The YouGov poll was carried out from 27 to 30 March. Of 1688 parents with children aged five to 18, more than one third (36 per cent) said that their children had told them that they were lonely because they were unable to go to school.

One third of parents (32 per cent) had noticed negative changes in the behaviour of their children, such as tantrums, meltdowns, nightmares, stomach aches, fighting, and crying.

Molly and Shea with their mother, Ruth

The global advocacy leader for World Vision, Daniela Buzducea, said: “Children experience a crisis like this differently to adults. They pick up on anxiety around them and get destabilised by dramatic changes in their daily routines and strict restrictions on their movements. . . Many begin to act out their tension through challenging behaviour or withdraw into their shells.”

Richard and Rebekah Miller said that their children, Oliver, aged seven, and Isabel, six, had been struggling with the restrictions. “Oliver has been up and down like a rollercoaster during the past couple of weeks,” Mrs Millar said. “Sometimes happy, sometimes deathly quiet, sometimes violent, and huge temper tantrums. Isabel suffers quietly. She struggles without the routine of school and has had stomach aches on and off when she is anxious.”

Oliver had also expressed fear about death, she said. “Oliver is a reflective child, and worries about a lot of things. He takes in information and will often ask questions regarding death, albeit very nervously.”

More than one in five children (22 per cent) were concerned that a family member or close friend could die from catching the virus. This fear was more common among younger children (aged five to 11). Younger children were also the most likely to tell parents that they were lonely and missing friends and family, and more likely to become clingy, cry, and have tantrums and disturbed sleep.

The head of church engagement for World Vision UK, Ruth Tormey, said that both of her children had been scared to begin with. Her son, Shea, is seven. Her daughter, Molly, who is ten, has an autoimmune disease and suffers from asthma.

“Molly is ill and knows that she is ill — so has been scared and worried about contracting the virus. She was having nightmares. . . Shea is continuing to be laid-back as he normally is.
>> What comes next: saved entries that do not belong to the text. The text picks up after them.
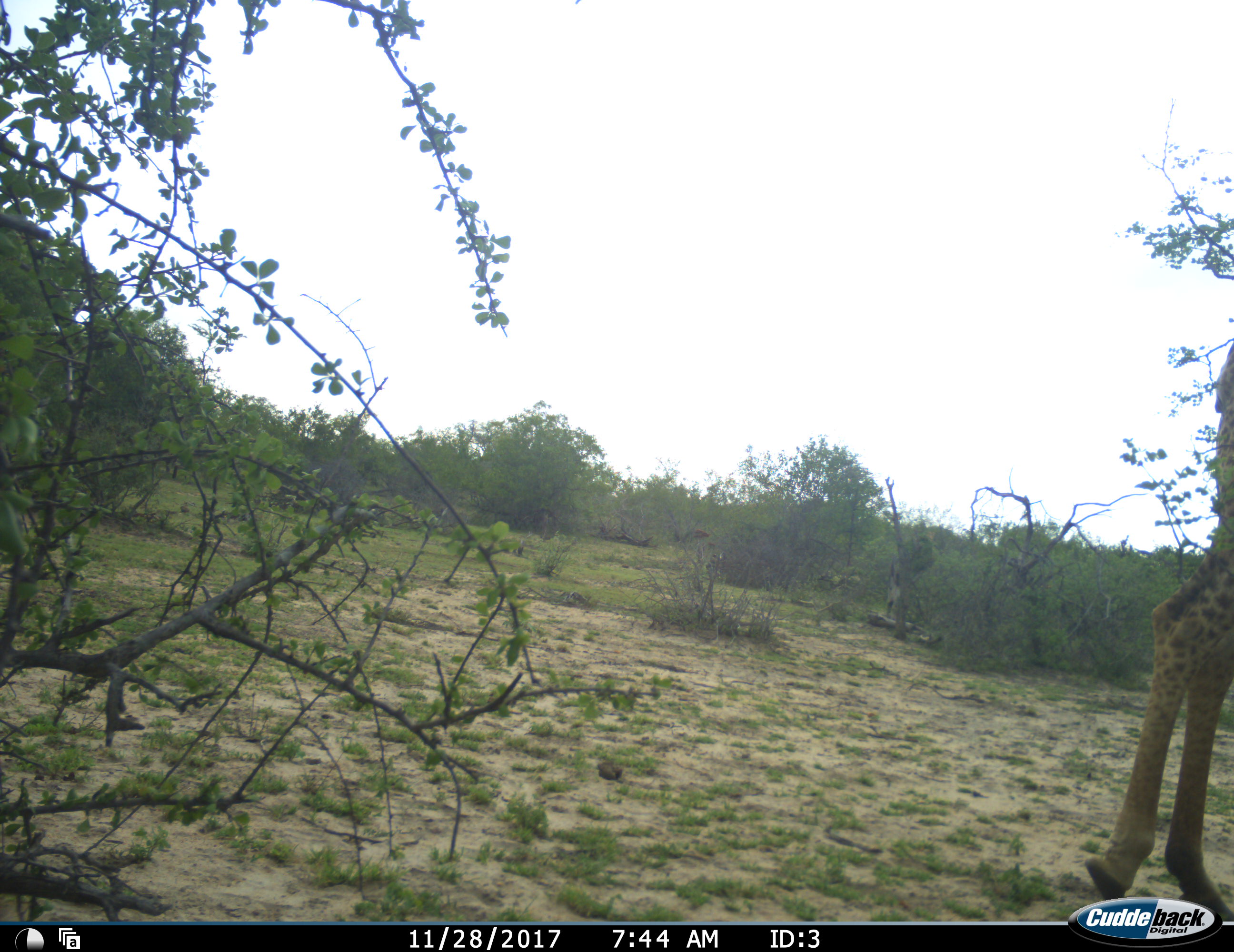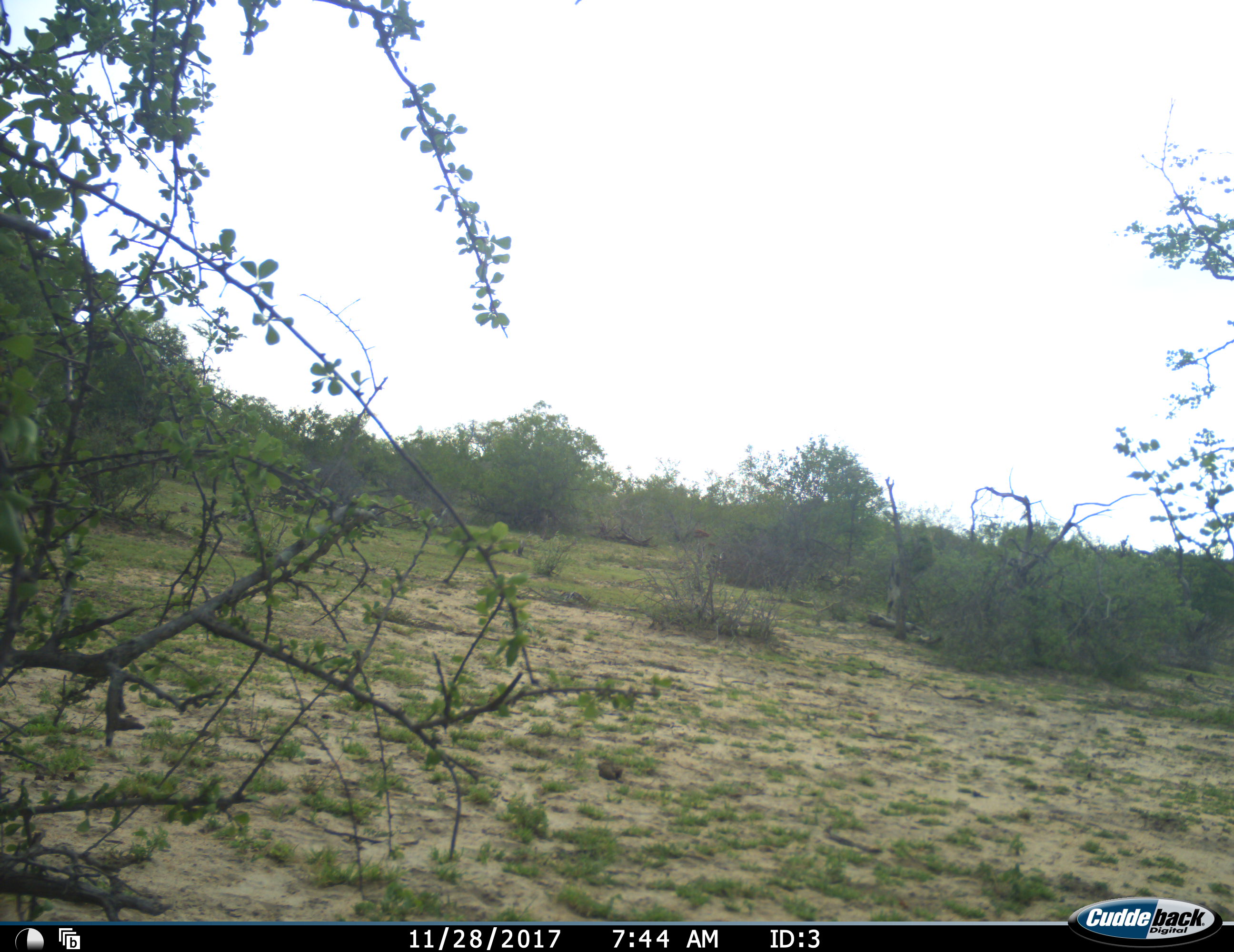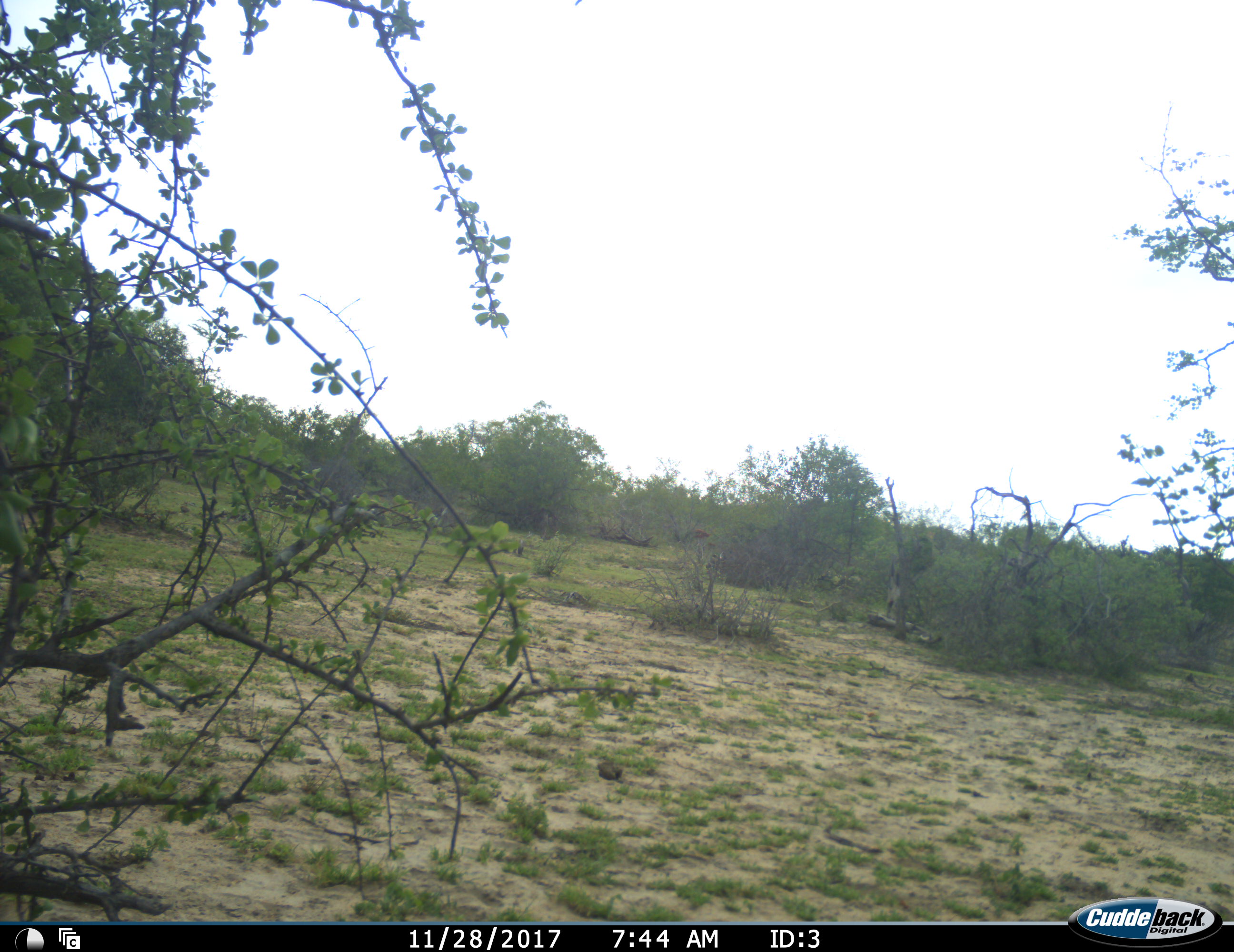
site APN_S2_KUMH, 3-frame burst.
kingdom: Animalia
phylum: Chordata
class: Mammalia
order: Artiodactyla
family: Giraffidae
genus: Giraffa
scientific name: Giraffa camelopardalis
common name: giraffe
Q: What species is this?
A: Giraffe (Giraffa camelopardalis).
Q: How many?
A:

He doesn’t have any underlying health conditions that would lead him to be more anxious.”

Mrs Tormey, who now works from home, and her husband, Adam, who remains in work as a firefighter, have set aside “devotional time” with the children each morning. “We have tried to use the grounding of our faith to reassure the children. We read a passage from the children’s Bible, watch a video about the passage on YouTube, and have a Q and A session. The kids are really engaged.”

Both sets of parents said that being honest with children and keeping up communication with family and friends was vital to combat loneliness.

Oliver and Isabel Millar

Mrs Tormey said: “I would advise parents to be honest and open with their children about what is happening. Pray with them regularly, play worship loudly, and sing and jump around with them.”

Mrs Millar said: “To any parent with a scared child, we would say, let them know it is OK. Be honest with them, answer questions with fact, enjoy your extra time with them. . . The kids understand and accept a lot more than we realise. Talk with them, let them vent their fears, and let them know it will come to an end.”

Mr Millar said: “No question is silly, and laughing and telling jokes always helps the kids to relax; the person who said laughter is the best medicine is a genius, even when I am told off for the poor joke-quality.”

Ms Buzducea said: “It is important that parents find out what their children have heard and listen to their concerns. They should talk calmly and explain what is happening in a way appropriate to their children’s level of understanding.”